Thanks for saying ‘on your mobile’ in your bio, for a moment I thought you might be tweeting like me, from a calculator in the psych ward
I bet when kittens go to work in kitten offices that there’s always one kitten whose cubicle is decorated with pictures of lonely old ladies
When you’re drunk do a selfie with your bestie
Tuna = the chicken of the sea, worms = the noodles of the ground, Penguins = butlers of the south.
911: What’s you’re emergency?
ME: You mean “your”?
911: OK. So..?
ME: Someone’s murdering me
911: You mean “murdered”
ME:..
911: [dial tone]
There’s no such thing as a five second rule if you’re putting it on someone else’s plate.
You want me to make something homemade?? Girl I can’t even make my own serotonin.
App Designer: Hey, parents who are dieting, I’ve put entries in your calorie tracker to use to log the pizza crusts you eat off your kids’ plates, so you don’t have to leave off those calories
Dieting Parents:
App Designer: It’s great, right…
Dieting Parents:…
App Designer:
Somebody’s lying.
When they say jump, you have to be ready to say, into which volcano.
I tried on and bought two pairs of jeans today without testing my phone in the back pocket. I don’t even know who I am anymore.
[car wreck]
[hand reaches out]“Take my hand. I’m Chad Kroeger from the popular band Nickelback.”
[I let the flames slowly bake me alive]
Sorry the tattoo artist missed your eye and put that teardrop under your nostril.
*has no girlfriend or kids*
*gives out dating and parenting advice*
[girl’s night out]
WIFE: I’m off then
ME: Okay
WIFE: Don’t do anything obtuse
ME: Pfft – give me a break!
{5 min later}
ME *googling obtuse*
I see: A clean house.
My kids see: A blank canvas.
Tried to sleep by reading a boring book and now it’s suddenly the most interesting book.

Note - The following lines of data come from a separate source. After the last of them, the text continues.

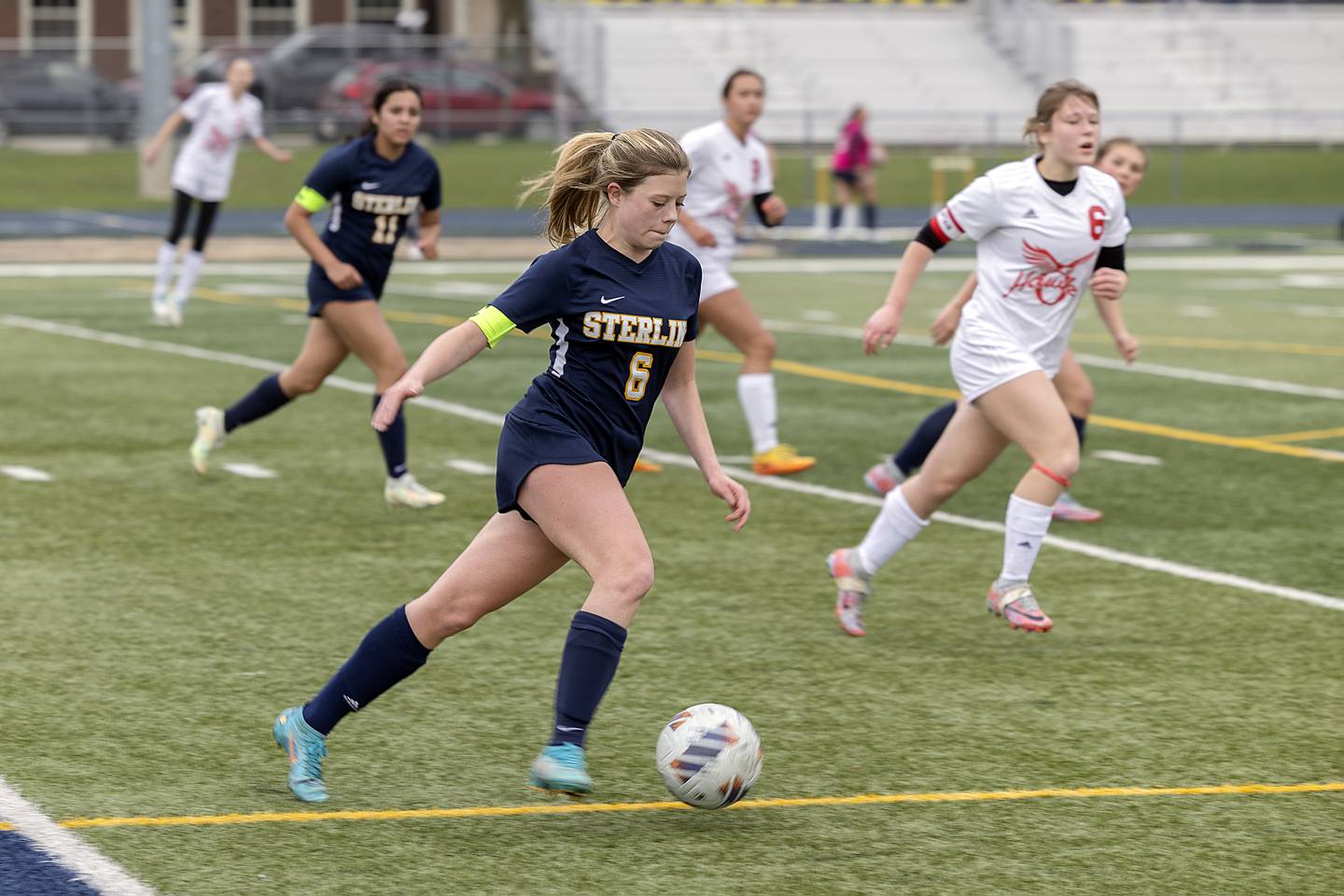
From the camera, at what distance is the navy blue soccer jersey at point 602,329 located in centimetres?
537

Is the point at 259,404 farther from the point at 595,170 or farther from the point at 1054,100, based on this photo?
the point at 595,170

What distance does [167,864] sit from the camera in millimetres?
4988

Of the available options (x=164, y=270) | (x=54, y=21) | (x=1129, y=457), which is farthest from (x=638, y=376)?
(x=54, y=21)

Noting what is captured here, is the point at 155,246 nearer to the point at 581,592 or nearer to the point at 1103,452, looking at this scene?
the point at 1103,452

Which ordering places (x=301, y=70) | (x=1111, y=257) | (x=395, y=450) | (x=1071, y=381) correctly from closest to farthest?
1. (x=1111, y=257)
2. (x=1071, y=381)
3. (x=395, y=450)
4. (x=301, y=70)

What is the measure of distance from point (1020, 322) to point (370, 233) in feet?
11.6

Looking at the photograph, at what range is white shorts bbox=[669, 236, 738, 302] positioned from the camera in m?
11.1

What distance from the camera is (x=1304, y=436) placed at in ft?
41.1

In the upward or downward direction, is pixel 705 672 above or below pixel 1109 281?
below

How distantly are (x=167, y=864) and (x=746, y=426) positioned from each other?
8.15 m

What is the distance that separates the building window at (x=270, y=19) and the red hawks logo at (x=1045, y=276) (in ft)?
159

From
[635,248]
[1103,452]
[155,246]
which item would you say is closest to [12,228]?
[155,246]

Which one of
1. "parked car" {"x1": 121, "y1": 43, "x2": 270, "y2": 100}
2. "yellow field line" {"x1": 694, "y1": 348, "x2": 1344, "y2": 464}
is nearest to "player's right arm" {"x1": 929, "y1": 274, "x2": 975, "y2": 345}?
"yellow field line" {"x1": 694, "y1": 348, "x2": 1344, "y2": 464}

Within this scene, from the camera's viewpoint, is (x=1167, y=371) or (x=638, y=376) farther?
(x=1167, y=371)
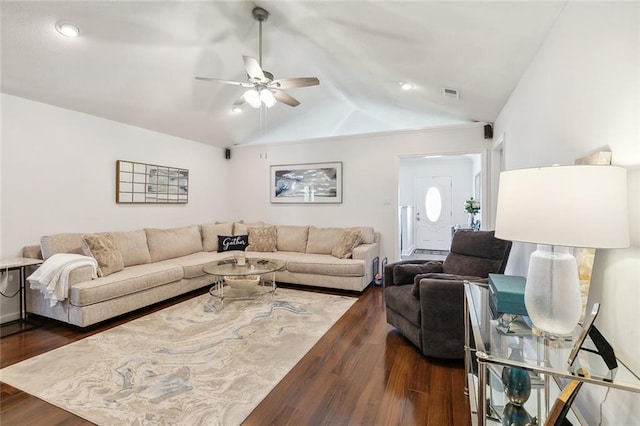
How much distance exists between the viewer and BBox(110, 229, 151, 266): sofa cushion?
12.5 feet

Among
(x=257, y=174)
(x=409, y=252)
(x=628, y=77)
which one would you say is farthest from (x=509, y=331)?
(x=409, y=252)

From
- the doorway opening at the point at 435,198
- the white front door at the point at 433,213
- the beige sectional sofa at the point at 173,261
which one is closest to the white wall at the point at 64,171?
the beige sectional sofa at the point at 173,261

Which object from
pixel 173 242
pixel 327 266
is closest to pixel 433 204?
pixel 327 266

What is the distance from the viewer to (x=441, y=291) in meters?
2.34

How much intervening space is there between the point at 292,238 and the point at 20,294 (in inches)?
134

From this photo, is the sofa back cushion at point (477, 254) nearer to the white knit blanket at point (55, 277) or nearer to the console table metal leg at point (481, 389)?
the console table metal leg at point (481, 389)

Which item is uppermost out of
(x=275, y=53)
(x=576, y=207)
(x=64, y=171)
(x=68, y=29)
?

HIM: Happy birthday, honey! I got you a gift basket, just like you wanted
HER: Oh thanks! What’s in it?
HIM: What do you mean, “in it”?
*hands cashier $100 bill
“Ya have anything smaller?”
*crumbles up $100 bill and hands it to cashier
My wife wants me to take a walk with her today. I’ll be on a short leash though so I won’t run off into the woods like last time.
I accidentally complimented only one of my kids and their sibling lost their mind. As any parent knows, ice cream resolves this situation, but you should give the kids some too.
8am: plain egg whites
1pm: greek yogurt
6pm: grilled chicken / mixed veggies
12am: every damn snack on earth
I’m getting tired of always having to slowly raise my hand every time someone angrily asks, “Who does something like that?!”
When someone’s ignoring me I like to break into their house at night and steal all their shoes.
We’ll see how busy you are tomorrow.
Yo. Real shit. Just bcause you went and got your logo printed on some t-shirts, that does NOT mean you have a clothing company. U got shirts
the school sent my 7yo home with a recorder and she is foregoing learning actual songs so she can “perfect her police and ambulance siren sounds” god help me
Ancient Greek mathematician Archimedes is known as the Father of Math, or as I like to call him, Math Daddy.